I wrote an example to give a better understanding of that I'm trying to do:
def add_tag():
with transaction.atomic():
image = Image.objects.get(pk=2)
tag = Tag.objects.get(pk=6)
image.tags.add(tag) # concurrent insert
return 'done'
class Command(BaseCommand):
def handle(self, *args, **options):
with ProcessPoolExecutor(max_workers=3) as executor:
futures = []
for _ in range(3):
futures.append(executor.submit(add_tag))
for future in as_completed(futures):
print(future.result())
And here is my models:
class Image(models.Model):
title = models.CharField(max_length=255)
tags = models.ManyToManyField('ov_tags.Tag')
class Tag(models.Model):
title = models.CharField(max_length=255)
I'm trying to insert in ManyToMany-relation table in parallel. Obviously, this causes an error, because of READ COMMITED isolation level:
django.db.utils.IntegrityError: duplicate key value violates unique constraint
Absolutely fine, but how to remove this error completely?
To protect my image, I tried to use select_for_update on Image select.

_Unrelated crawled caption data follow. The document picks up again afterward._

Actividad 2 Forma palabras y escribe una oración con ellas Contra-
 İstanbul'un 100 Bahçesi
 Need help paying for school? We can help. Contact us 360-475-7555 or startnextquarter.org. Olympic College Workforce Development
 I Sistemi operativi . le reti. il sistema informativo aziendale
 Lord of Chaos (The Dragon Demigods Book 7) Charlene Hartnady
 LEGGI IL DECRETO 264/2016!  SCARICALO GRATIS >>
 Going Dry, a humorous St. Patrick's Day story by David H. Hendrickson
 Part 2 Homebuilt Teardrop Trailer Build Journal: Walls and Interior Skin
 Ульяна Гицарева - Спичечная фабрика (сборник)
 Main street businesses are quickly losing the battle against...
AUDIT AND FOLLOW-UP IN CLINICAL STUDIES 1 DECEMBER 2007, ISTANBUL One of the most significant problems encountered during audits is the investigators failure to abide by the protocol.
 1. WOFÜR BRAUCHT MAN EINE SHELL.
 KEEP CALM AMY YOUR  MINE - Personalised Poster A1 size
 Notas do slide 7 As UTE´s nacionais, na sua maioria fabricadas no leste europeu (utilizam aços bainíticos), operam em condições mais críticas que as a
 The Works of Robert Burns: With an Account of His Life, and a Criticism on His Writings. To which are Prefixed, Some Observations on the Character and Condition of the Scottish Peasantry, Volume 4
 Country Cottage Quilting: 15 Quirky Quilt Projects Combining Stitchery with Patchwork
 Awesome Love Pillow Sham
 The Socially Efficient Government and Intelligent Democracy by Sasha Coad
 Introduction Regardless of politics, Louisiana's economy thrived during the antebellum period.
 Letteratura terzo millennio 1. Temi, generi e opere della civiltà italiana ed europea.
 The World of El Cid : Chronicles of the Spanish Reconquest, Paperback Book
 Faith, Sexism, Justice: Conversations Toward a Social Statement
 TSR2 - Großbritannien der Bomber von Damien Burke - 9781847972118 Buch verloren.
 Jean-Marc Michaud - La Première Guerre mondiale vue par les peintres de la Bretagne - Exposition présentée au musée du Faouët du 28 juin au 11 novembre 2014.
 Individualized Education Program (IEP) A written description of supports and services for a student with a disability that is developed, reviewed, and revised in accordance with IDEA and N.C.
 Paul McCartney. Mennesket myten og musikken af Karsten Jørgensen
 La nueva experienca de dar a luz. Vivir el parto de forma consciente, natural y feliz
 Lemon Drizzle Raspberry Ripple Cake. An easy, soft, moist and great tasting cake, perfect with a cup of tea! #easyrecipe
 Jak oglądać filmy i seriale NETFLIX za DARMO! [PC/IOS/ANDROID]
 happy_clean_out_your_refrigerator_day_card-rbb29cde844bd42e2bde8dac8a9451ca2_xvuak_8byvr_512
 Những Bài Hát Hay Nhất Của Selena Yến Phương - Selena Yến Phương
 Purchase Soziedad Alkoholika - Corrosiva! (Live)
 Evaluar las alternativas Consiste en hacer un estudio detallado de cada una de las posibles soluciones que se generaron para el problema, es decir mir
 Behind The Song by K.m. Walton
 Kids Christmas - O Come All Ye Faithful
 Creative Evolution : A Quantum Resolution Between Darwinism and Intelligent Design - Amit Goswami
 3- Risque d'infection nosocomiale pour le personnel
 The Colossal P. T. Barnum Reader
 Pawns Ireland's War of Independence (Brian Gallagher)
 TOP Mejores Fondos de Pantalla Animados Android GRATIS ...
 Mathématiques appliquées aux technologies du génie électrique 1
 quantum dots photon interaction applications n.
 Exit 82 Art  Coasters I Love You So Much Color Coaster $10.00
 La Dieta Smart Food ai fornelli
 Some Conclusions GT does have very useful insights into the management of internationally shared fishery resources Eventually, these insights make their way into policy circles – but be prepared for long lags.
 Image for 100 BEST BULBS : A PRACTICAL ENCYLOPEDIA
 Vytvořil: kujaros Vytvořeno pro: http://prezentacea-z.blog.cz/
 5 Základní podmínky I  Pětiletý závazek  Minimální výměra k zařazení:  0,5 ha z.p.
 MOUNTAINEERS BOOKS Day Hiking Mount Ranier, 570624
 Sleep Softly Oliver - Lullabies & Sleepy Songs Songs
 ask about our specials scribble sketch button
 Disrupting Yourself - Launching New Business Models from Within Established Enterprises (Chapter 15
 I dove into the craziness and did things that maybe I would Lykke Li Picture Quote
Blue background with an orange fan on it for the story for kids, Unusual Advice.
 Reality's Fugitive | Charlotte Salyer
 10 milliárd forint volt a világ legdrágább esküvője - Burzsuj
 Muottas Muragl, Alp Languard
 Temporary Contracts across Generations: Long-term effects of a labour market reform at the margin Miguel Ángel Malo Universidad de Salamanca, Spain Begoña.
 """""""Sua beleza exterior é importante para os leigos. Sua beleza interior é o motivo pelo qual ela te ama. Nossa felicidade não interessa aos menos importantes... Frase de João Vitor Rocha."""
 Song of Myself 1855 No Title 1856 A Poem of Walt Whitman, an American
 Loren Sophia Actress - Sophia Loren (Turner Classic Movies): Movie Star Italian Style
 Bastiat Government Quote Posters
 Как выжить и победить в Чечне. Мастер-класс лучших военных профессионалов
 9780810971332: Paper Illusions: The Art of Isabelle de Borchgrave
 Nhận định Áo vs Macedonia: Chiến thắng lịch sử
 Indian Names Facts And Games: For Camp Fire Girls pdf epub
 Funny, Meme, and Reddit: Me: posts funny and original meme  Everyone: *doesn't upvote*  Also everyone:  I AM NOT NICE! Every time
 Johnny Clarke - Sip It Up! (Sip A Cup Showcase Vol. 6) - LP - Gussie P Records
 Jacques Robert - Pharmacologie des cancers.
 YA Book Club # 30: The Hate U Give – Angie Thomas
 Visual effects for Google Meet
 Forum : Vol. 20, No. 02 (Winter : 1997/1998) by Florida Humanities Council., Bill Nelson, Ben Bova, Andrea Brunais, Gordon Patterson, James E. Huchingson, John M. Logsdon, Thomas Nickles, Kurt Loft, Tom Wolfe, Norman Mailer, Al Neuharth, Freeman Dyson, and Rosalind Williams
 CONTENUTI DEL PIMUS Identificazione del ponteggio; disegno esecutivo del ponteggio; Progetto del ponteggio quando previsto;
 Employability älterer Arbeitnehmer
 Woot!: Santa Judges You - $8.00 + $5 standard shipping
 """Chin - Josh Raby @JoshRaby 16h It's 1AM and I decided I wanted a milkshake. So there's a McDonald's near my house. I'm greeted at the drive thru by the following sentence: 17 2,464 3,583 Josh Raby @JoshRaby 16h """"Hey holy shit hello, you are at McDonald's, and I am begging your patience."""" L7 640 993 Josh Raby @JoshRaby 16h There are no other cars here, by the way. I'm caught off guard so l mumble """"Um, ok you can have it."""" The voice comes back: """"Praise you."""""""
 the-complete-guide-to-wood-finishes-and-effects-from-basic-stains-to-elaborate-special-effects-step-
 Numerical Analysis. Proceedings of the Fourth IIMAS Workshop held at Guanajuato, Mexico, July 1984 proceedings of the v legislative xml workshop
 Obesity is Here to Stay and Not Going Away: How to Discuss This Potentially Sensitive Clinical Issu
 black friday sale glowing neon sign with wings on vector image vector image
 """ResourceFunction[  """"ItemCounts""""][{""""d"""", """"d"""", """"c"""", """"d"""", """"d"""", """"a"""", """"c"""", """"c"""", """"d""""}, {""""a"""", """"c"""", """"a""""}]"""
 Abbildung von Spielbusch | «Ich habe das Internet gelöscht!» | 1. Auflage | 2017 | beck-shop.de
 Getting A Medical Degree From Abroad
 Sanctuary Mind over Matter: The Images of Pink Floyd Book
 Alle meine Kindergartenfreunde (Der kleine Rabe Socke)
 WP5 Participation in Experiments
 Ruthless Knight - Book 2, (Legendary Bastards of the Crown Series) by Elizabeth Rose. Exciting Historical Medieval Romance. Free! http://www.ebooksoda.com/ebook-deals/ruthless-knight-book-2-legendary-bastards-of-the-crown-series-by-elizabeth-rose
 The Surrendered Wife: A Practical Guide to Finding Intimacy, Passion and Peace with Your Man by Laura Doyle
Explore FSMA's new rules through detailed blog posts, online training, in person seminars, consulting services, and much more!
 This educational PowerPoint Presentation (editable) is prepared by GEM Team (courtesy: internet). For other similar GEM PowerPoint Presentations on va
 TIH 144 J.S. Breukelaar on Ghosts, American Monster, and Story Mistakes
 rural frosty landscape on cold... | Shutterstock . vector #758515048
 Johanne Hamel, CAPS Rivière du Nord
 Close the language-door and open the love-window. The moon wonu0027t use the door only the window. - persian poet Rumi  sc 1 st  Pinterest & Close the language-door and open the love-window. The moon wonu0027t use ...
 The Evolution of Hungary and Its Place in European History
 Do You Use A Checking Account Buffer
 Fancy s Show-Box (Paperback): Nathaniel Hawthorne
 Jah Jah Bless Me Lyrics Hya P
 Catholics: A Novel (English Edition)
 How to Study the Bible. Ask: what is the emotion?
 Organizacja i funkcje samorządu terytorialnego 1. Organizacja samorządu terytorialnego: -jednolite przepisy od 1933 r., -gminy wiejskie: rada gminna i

image = Image.objects.select_for_update().get(pk=2)
And... It works! I run it several times. There are no errors anymore and item inserted correctly. But I don't know why?
Is select_for_update locking relational table anyhow? Or is it happening on an application side? Is there a right way to achieve such behavior?
Can I use empty select to lock for insert?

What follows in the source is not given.